• _Your task_: List each line in the records below that contains the string "face", treating uppercase and lowercase letters as different.

• _Data for this task_:
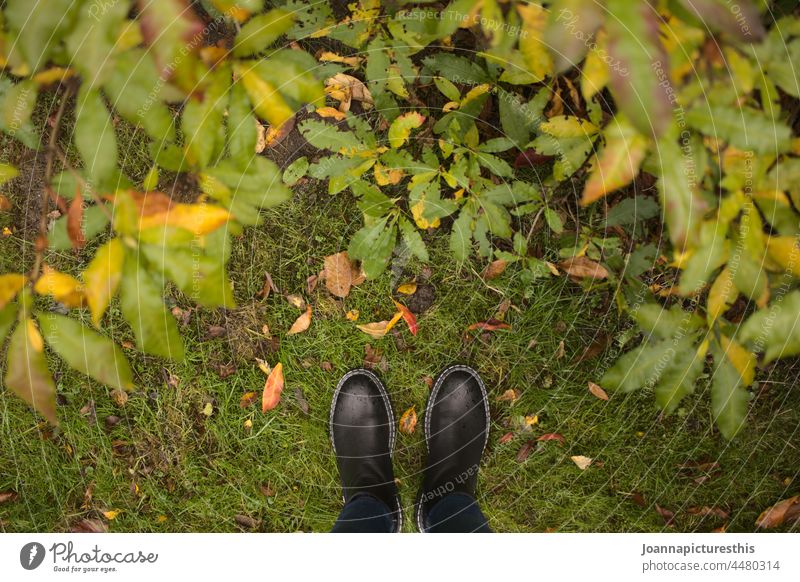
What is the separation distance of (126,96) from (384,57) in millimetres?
667

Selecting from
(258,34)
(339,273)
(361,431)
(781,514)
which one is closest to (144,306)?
(258,34)

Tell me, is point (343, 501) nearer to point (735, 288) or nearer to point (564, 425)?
point (564, 425)

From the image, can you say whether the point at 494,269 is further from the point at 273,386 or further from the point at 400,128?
the point at 273,386

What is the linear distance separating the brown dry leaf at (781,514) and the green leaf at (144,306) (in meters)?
1.96

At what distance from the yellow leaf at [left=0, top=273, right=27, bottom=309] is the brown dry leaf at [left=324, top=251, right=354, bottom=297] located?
0.94 meters

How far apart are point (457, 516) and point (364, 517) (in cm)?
32

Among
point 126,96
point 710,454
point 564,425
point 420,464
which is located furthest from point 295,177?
point 710,454

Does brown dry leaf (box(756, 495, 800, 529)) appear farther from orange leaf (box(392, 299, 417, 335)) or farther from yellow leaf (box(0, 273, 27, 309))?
yellow leaf (box(0, 273, 27, 309))

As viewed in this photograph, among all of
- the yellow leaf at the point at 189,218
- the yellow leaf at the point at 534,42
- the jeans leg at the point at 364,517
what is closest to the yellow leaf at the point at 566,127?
the yellow leaf at the point at 534,42

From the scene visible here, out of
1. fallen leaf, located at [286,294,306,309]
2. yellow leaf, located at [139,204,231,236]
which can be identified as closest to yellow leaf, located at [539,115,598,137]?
yellow leaf, located at [139,204,231,236]

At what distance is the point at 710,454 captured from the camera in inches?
69.2
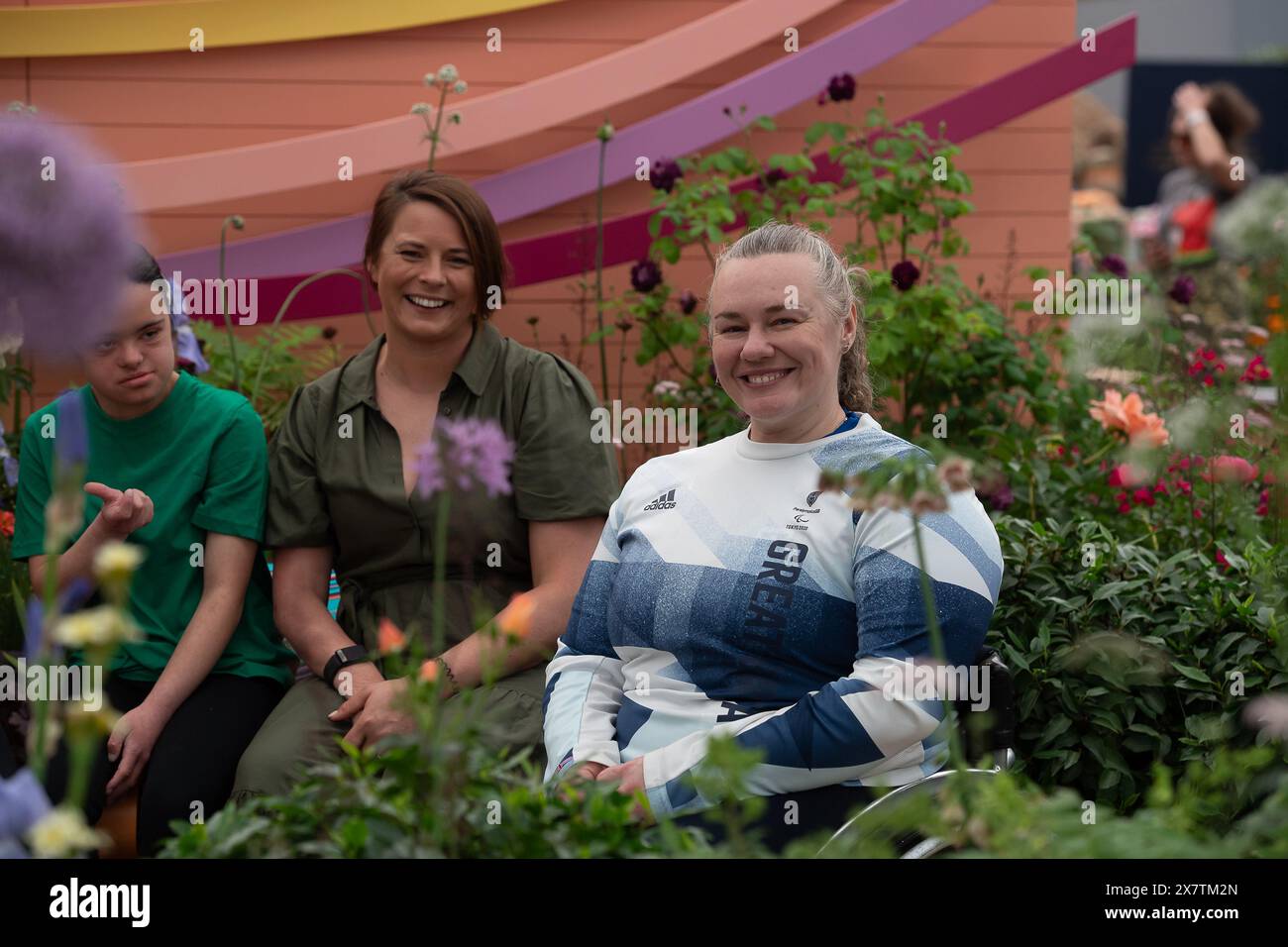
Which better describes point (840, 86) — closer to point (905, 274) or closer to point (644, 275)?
point (905, 274)

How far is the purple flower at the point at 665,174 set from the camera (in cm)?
477

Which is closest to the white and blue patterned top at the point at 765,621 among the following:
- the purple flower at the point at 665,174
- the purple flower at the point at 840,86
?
the purple flower at the point at 665,174

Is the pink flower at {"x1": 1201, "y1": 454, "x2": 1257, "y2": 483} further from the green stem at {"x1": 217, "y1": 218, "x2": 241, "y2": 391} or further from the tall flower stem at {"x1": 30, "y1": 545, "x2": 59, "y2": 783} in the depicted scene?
the tall flower stem at {"x1": 30, "y1": 545, "x2": 59, "y2": 783}

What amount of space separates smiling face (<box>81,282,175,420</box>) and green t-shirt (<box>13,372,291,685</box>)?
34 millimetres

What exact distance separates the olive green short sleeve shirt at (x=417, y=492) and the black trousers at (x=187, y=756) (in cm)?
29

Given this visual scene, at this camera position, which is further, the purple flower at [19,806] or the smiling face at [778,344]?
the smiling face at [778,344]

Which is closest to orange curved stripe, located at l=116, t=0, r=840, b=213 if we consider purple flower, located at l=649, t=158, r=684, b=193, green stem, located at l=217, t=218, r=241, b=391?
green stem, located at l=217, t=218, r=241, b=391

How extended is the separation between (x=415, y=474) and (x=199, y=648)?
55 cm

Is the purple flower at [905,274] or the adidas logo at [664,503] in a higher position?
the purple flower at [905,274]

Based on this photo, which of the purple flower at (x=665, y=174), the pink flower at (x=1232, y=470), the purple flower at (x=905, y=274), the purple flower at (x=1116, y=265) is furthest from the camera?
the purple flower at (x=1116, y=265)

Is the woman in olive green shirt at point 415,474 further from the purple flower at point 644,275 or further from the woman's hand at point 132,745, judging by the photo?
the purple flower at point 644,275

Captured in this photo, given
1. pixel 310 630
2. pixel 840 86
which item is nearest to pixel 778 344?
pixel 310 630

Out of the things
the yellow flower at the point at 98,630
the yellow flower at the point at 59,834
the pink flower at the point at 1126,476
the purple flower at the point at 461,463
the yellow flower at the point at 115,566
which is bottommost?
the yellow flower at the point at 59,834
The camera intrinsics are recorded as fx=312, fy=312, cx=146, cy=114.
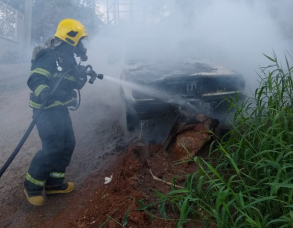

• _The response_:
What amount of space separates smiling face (<box>81,282,175,420</box>) and green t-shirt (<box>13,372,291,685</box>)?
Given this visual scene, at this camera position, which is further, the purple flower at [19,806] or the smiling face at [778,344]?
the smiling face at [778,344]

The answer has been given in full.